The Spanish officials in Havana received a letter from Diego Martín in 1638 in which he said he greatly wanted to serve as a "valiant soldier of the king, our lord." He said that he would guard the coasts of Cuba against the Dutch or any other ships, saying, "especially knowing that I am here very few would dare pass on to the Indies, for they certainly fear me." The officials in Havana forwarded the offer to Spain, and recommended a royal pardon and the same salary as an admiral for Martín.
Eventually he was given a royal commission so that he would turn his attention to the enemies of Spain.

==De los Reyes==

Diego de los Reyes, known as Diego el Mulato Lucifer, was a native of Campeche. His father was the Dutch privateer Hendrick Lucifer, Diego's Dutch name was Jacob Hendrickszoon Lucifer. His mother was Ana Luisa de los Reyes from Cuba. In 1642 he sacked Bacalar and Campeche on the Yucatán coast, where he "undressed [altar] images, chopped them to pieces with axes, and dressed up in mockery."

According to Diego López de Cogolludo, in his Historia de Yucatán, the attack on Campeche led to the viceroy of New Spain replacing General Fernando Centeno, governor of Yucatán. Centeno left for Mexico to complain about the decision, but died not far from Campeche. His wife, Doña Isabel de Caraveo, decided to continue on to Mexico. Her ship was captured by Diego's forces, but when he found who she was, Diego gave Doña Isabel an escort back to Campeche.

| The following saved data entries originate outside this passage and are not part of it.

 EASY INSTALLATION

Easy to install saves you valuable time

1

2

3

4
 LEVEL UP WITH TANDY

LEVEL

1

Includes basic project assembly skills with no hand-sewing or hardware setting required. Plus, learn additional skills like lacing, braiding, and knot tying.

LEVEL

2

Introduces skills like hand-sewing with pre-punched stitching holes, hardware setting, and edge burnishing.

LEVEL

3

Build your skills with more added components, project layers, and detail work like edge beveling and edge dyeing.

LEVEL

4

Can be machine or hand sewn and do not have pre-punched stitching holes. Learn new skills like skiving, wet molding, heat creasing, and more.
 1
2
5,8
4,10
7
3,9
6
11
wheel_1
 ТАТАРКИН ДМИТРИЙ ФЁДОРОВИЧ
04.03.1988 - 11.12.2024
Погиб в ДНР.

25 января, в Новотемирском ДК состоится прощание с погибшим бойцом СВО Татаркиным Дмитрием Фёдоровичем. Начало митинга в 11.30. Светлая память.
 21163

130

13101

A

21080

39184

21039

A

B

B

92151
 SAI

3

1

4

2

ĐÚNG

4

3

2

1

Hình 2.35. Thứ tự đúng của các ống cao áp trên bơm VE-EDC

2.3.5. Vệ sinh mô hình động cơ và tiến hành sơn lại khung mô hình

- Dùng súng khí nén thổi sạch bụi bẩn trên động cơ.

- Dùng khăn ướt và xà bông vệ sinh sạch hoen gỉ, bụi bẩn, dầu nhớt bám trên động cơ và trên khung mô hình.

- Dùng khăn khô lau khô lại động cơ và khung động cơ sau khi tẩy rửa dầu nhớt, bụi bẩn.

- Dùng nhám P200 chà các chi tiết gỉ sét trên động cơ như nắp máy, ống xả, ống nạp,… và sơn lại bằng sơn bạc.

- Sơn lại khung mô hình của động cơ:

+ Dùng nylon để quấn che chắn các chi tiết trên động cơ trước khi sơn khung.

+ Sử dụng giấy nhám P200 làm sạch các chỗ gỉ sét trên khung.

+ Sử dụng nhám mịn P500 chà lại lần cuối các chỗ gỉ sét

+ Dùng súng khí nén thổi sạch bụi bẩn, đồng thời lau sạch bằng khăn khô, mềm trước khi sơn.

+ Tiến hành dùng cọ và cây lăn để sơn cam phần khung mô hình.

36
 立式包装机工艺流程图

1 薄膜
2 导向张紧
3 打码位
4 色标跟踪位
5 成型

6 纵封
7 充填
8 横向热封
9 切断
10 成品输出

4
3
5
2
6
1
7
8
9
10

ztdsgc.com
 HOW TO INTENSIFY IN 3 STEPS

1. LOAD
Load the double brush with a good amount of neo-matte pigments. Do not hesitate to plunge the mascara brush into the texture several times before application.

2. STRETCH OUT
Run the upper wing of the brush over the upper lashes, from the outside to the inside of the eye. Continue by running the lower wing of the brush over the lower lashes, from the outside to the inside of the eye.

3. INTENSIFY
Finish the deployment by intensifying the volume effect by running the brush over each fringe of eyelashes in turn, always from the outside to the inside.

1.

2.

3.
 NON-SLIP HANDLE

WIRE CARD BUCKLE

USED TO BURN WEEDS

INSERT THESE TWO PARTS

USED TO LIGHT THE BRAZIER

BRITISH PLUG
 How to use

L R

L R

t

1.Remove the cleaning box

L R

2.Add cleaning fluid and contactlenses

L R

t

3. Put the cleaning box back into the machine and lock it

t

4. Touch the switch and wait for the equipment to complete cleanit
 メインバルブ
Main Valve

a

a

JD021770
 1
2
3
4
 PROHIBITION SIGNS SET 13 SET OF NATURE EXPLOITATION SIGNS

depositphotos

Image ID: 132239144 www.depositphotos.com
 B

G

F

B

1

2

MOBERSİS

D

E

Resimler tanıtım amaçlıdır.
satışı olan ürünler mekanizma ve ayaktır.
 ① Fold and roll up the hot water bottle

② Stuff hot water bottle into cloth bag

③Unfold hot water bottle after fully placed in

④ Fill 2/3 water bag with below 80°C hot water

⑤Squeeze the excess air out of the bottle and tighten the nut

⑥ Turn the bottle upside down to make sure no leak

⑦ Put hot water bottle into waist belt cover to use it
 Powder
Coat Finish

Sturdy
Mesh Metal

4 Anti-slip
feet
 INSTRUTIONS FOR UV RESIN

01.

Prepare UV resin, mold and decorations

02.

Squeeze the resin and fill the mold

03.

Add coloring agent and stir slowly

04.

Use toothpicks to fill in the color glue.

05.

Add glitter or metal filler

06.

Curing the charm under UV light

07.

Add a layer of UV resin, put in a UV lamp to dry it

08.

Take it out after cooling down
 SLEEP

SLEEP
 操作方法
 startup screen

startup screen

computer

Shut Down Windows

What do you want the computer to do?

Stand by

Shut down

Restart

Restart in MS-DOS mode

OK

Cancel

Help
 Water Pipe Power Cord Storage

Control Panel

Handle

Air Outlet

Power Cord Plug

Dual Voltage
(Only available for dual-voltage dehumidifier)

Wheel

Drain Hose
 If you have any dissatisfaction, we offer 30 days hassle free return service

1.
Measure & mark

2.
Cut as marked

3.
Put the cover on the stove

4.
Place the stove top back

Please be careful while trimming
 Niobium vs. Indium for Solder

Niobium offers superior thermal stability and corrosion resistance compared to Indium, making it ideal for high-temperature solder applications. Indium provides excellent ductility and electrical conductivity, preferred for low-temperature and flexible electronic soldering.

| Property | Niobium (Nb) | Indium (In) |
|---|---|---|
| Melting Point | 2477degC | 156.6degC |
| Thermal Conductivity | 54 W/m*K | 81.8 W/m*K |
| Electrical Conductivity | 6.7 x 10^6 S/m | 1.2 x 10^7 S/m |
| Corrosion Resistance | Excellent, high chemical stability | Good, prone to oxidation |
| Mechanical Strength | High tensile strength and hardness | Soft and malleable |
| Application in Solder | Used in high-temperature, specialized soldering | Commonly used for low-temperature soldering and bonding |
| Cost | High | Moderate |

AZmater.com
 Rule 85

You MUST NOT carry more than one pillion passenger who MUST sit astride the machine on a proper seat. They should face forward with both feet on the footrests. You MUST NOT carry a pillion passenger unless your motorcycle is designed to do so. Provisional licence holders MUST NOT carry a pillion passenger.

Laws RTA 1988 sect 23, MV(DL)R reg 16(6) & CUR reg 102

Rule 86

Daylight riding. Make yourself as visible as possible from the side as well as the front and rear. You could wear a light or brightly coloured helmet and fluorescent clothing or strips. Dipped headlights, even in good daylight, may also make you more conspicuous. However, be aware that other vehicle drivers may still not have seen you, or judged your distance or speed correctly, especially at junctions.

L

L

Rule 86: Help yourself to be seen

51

Some sources identify Diego de los Reyes with the Diego el Mulato described by Thomas Gage.

==Grillo==

There are relatively few historical records of Diego el mulato Grillo, and they are not all consistent.
Most sources agree that he was a mulatto from Havana.
He made his base on Tortuga.
In an engagement in the Old Bahama Channel he defeated three armed ships that attempted to capture him and killed all the Spaniards in the crew.
He was captured and executed in 1673.

==In literature==

Diego el mulato was the subject of a novel by Justo Sierra O'Reilly, El filibustero, published in 1842.
José Antonio Cisneros wrote a verse drama in three acts called Diego el Mulato that premiered on 2 June 1846 in the Teatro San Carlos in Mérida, Yucatán.